我が国では、切迫性が高まっている大規模地震や、毎年多数の死傷者が発生する台風や大雪等に対し、防災対策の実効性を高めることが重要視されています。
今年の白書では、国民の防災意識を実際の防災行動へ結びつけるための「自助」や、地域の防災力を高める「共助」の促進、そして、企業が被災した場合の社会全体へ及ぶ被害の大きさについても指摘し、対策を検討する必要性について言及しています。

防災対策の実効性を高める必要

 我が国では、大規模地震発生の切迫性が高まっている中、防災対策の実効性をこれまで以上に高めることが急務です。
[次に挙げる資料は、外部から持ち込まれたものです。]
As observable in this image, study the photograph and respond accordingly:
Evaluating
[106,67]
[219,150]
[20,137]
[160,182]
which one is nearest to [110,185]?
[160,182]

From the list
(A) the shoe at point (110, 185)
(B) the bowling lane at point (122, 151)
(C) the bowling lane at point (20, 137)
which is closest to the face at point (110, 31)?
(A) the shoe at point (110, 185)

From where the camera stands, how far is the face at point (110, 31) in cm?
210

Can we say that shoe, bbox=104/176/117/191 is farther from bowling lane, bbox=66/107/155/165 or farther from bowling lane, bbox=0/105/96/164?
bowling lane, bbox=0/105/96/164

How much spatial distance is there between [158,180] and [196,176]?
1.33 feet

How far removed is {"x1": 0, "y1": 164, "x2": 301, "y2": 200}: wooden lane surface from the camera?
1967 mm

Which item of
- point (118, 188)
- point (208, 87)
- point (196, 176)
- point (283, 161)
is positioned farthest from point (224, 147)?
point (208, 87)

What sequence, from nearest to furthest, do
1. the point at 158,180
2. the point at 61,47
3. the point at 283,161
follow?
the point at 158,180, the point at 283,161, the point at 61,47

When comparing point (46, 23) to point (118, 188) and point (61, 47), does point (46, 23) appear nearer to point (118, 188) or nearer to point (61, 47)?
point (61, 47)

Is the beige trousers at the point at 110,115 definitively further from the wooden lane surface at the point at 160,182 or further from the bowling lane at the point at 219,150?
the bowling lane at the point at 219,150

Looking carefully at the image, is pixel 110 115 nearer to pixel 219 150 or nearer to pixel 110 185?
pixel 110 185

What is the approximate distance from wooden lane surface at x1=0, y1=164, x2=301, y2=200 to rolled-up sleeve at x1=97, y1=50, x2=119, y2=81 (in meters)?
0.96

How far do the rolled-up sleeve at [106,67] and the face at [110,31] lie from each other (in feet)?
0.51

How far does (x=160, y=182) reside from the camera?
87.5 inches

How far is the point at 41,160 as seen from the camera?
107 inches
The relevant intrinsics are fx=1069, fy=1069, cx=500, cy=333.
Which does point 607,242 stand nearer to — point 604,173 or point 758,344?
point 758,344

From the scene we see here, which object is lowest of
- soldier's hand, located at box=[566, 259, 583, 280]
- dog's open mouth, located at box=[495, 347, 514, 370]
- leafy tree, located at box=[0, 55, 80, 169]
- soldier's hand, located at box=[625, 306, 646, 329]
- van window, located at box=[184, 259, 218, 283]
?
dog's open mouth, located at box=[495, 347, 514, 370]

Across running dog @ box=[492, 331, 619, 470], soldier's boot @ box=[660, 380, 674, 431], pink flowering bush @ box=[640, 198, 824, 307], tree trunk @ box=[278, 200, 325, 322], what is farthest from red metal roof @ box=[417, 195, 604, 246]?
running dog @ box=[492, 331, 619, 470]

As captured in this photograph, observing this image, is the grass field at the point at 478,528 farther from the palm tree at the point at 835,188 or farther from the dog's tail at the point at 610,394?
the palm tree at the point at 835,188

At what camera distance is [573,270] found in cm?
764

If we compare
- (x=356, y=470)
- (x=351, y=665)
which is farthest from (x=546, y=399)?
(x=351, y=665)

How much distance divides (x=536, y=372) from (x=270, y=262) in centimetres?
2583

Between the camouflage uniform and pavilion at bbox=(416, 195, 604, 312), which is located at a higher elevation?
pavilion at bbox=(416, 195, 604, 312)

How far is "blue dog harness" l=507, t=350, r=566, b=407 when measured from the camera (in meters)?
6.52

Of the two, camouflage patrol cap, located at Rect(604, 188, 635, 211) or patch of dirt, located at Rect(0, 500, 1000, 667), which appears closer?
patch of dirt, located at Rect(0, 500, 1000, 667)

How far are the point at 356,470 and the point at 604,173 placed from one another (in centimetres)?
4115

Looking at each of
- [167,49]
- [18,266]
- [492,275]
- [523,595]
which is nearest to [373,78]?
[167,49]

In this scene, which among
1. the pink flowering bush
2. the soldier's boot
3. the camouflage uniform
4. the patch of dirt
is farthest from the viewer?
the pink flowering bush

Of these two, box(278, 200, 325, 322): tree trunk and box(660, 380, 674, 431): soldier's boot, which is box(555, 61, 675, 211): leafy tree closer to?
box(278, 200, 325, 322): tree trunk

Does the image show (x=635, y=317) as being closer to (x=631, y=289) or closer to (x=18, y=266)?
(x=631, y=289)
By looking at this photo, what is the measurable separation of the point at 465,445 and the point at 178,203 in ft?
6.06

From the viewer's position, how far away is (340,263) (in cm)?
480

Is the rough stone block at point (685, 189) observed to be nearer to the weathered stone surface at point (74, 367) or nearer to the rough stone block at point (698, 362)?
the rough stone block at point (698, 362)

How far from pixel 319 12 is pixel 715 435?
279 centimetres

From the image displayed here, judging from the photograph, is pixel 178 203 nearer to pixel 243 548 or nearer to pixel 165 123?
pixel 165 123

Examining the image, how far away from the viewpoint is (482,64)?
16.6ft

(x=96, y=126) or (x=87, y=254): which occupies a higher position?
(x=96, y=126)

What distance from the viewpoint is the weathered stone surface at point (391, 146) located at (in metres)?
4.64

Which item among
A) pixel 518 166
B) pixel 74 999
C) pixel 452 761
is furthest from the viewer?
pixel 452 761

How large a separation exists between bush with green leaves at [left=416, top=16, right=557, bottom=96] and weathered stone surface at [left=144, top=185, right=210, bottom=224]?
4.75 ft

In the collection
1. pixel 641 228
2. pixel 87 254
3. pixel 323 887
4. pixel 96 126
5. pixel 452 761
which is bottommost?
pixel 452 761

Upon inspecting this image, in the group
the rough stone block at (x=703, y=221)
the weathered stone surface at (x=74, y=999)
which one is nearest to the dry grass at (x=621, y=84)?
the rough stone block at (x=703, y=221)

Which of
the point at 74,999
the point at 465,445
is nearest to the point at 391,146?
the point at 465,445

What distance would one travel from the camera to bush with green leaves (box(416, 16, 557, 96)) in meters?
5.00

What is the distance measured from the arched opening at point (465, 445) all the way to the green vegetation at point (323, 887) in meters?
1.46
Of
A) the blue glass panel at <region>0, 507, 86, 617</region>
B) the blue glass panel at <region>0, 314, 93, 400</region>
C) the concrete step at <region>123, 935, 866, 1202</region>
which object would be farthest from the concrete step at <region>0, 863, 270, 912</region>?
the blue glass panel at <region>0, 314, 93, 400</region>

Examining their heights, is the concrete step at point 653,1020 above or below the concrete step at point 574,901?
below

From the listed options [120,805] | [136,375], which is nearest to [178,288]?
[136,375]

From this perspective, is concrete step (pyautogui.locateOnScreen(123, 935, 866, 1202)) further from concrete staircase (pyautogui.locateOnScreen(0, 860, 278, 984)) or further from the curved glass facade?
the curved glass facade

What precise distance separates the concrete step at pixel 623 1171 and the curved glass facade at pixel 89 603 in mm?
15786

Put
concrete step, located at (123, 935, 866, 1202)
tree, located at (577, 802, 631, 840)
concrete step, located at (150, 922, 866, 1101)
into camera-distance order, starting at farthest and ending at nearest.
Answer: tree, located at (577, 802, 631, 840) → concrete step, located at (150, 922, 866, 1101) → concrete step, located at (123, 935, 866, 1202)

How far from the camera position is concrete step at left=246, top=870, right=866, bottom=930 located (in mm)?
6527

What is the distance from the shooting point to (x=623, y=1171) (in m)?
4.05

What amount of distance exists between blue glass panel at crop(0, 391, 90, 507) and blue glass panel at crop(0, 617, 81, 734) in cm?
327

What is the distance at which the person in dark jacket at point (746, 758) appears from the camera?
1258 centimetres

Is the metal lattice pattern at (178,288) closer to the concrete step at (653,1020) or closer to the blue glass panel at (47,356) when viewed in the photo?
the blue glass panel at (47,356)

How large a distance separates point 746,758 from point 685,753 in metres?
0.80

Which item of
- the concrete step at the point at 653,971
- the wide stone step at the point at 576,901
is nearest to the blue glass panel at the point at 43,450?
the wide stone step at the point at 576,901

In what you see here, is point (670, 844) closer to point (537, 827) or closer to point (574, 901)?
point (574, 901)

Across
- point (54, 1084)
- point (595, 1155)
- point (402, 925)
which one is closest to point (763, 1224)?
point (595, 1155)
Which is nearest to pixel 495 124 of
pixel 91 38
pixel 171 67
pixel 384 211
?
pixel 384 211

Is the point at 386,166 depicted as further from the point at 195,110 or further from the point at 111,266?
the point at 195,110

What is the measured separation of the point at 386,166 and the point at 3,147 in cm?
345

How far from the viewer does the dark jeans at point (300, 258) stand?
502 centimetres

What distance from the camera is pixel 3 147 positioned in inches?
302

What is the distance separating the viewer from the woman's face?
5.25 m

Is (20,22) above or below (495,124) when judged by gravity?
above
マグニチュード8クラスの海溝型の巨大地震については、東海地震はいつ発生してもおかしくなく、東南海・南海地震も今世紀前半にも発生するおそれがあります。また、日本全国には約2000に上る活断層があり、首都圏などの大都市圏でマグニチュード7クラスの地震が発生した場合には、甚大かつ広域の被害が想定されます。
 こうした、一度発生すれば甚大な被害が想定される大規模災害だけではなく、台風や大雨の際の外出時の事故や豪雪時における除雪中の事故といった身近な災害によって亡くなられた方も多くいます。
 政府としては、大規模地震などへの対策を着実に進めているほか、平成19年12月には、自然災害の「犠牲者ゼロ」を目指す取組みとして、国民一人ひとりが実際に直面する可能性の高い被災事例について必要な対策を取りまとめました。さらに平成20年4月には、災害対策をソフト・ハード両面から進めていくため、自助や共助促進の環境整備や防災基盤整備のあり方についての基本的な考え方と施策の方向を明らかにした総合プランを策定しました。
 防災対策の実効性をさらに高めるには、自助、共助の取組みを促進するため、国民の防災意識をいかにして実際の防災行動へとつなげていくか、防災対策を取り巻く経済、社会、自然環境の変化に如何に対応していくかが重要です。

平成20年版 防災白書

1.国民の防災意識を防災行動へ

国民の防災意識と行動のギャップ

 災害から生命、財産を守るためには、公助に加え、自らの身は自ら守る自助が基本です。自然災害に見舞われやすい我が国では、国民の災害に対する関心は高いが、現実には、その高い関心が実際の行動に必ずしも結びついていません。例えば、最近の意識調査では、大規模地震に対して関心や不安があると答えた人は9割以上ですが、家具等の固定の備えをしている人の割合はなお30%未満であり、意識と行動のギャップが見られます。
 家具等を固定しない理由を見てみると、こうしたギャップの要因には、まず、大規模災害による被害が現実に自分に発生しうるとの切迫感が必ずしも充分でないことが考えられます。さらに、日常生活の中で行動を起こすために必要な実践的な防災知識を容易に得られないことも考えられます。
 自助に基づく防災対策の実効を挙げるためには、国民の自発性を促しながらこのギャップを埋めることが重要であり、特に、

  1. 自然災害が決して「他人事」ではなく、いつ、どこでも自分の身に起こり得るものだという切迫感を国民が持ち、防災を日常生活の視点に取り入れるための啓発活動を強化すること、
  2. 国民が実際の減災行動を行おうとする場合に、それがスムーズに行えるよう、わかりやすく実践的な防災知識を提供する取組みを強化すること、

が必要です。

国民の意識と行動のギャップ

災害に対する切迫感を持って、防災の視点を日常生活に取り入れるための普及啓発

 自然災害がいつ、どこにでも起こりえるものだという当たり前の事実を、自分のこととして現実味を持ってとらえるきっかけとなるような機会を用意したり、将来、自分の身に起こりうる災害を分かりやすくイメージできるよう、災害リスクをより一層「見える」ようにする取組みも重要です。
 災害に対する関心が相対的に低い若年層に焦点を当てて、災害を具体的にイメージする能力を高めるための防災教育が有効です。今後は、パソコンなどにより自宅においても行うことができる参加型の防災訓練・教育ツールを、最新のIT技術を活用して作成・提供する取組みなどが考えられます。
 さらに、災害に対する意識を日々の生活の中で、実際の減災行動として活かしていくため、ショッピングモールや公民館といった身近な場所で、家具固定などの身近な防災への取組みのきっかけを提供することが重要です。こうした取組みを地域に根ざした団体が積極的に行っていくことが期待されます。

実際の減災行動をスムーズに行えるよう、わかりやすく実践的な防災知識を提供すること

 災害に備えるために、家庭や職場で必要なことには様々なものがあります。これらの対策の要点について、パンフレット等により分かりやすく提供したり、家具等の転倒・落下防止など個別の対策について専門的な見地から評価分析する試みも重要です。
 今後は、これらの知見を基に、各家庭や職場で実際に減災活動を行おうとする場合に役に立つ知識を提供する試みを充実・強化することが必要です。また、各家庭で行うべき災害への備えのチェックシートや、必要な備えを行うための実践的な知識を分かりやすくまとめた手引き書を作成したり、提供することも重要です。